_PROMPT_
Reproduce the material below word for word, with every line in its original order.

** BEGIN **

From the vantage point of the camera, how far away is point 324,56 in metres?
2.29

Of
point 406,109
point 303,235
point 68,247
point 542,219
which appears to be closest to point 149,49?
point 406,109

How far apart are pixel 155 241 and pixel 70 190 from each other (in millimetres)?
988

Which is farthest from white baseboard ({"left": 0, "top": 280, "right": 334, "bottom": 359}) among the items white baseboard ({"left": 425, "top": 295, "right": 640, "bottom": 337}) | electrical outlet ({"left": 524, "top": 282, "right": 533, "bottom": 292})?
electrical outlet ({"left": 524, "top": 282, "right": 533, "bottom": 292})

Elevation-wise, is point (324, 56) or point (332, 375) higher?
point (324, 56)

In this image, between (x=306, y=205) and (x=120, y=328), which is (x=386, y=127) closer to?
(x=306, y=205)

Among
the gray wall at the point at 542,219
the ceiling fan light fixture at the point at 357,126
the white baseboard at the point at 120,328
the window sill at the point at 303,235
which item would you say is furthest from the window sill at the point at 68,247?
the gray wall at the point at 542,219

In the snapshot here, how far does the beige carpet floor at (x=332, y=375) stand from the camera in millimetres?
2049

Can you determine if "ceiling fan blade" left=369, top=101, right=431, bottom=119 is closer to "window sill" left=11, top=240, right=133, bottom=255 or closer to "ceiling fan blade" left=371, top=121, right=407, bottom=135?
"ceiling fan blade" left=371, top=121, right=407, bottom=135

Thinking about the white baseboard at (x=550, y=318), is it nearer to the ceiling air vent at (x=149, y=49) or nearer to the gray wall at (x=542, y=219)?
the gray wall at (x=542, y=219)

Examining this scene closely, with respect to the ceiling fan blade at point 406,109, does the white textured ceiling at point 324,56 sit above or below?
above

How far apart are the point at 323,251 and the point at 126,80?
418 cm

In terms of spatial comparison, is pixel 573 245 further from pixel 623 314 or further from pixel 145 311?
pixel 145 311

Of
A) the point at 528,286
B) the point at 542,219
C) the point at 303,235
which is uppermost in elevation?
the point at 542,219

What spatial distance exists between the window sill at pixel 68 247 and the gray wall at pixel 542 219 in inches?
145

** END **

_RESULT OF THIS EXERCISE_
From the vantage point of the camera, how far away is point 324,56 in metres?
2.29

Of
point 406,109
point 303,235
point 68,247
point 542,219
which appears to be closest to point 149,49?
point 406,109

How far apart are pixel 155 241 and pixel 70 190 from each other (in millimetres)?
988

Which is farthest from white baseboard ({"left": 0, "top": 280, "right": 334, "bottom": 359}) among the items white baseboard ({"left": 425, "top": 295, "right": 640, "bottom": 337}) | electrical outlet ({"left": 524, "top": 282, "right": 533, "bottom": 292})?
electrical outlet ({"left": 524, "top": 282, "right": 533, "bottom": 292})

Elevation-wise, is point (324, 56) or point (332, 375) higher?
point (324, 56)

In this image, between (x=306, y=205) and (x=120, y=328), which is (x=386, y=127) closer to?
(x=306, y=205)

Among
the gray wall at the point at 542,219
the ceiling fan light fixture at the point at 357,126
the white baseboard at the point at 120,328
the window sill at the point at 303,235
which item would you say is furthest from the window sill at the point at 68,247?
the gray wall at the point at 542,219

In the snapshot here, how far does the beige carpet floor at (x=332, y=375) stand from the camera in millimetres?
2049

Can you determine if "ceiling fan blade" left=369, top=101, right=431, bottom=119 is closer to "window sill" left=11, top=240, right=133, bottom=255 or closer to "ceiling fan blade" left=371, top=121, right=407, bottom=135?
"ceiling fan blade" left=371, top=121, right=407, bottom=135

Thinking about the white baseboard at (x=550, y=318), is it nearer to the ceiling air vent at (x=149, y=49) or nearer to the gray wall at (x=542, y=219)?
the gray wall at (x=542, y=219)

Examining this scene closely, with respect to the ceiling fan blade at point 406,109, does the white textured ceiling at point 324,56 sit above or below?
above

How far apart are the point at 323,251 and the point at 126,80?
418 cm

In terms of spatial comparison, is pixel 573 245 further from pixel 623 314 or further from pixel 145 311?
pixel 145 311

Of
A) the point at 528,286
B) the point at 542,219
C) the point at 303,235
which is uppermost in elevation?
the point at 542,219

What spatial distance exists between the window sill at pixel 68 247 and the gray wall at pixel 542 219 in inches?
145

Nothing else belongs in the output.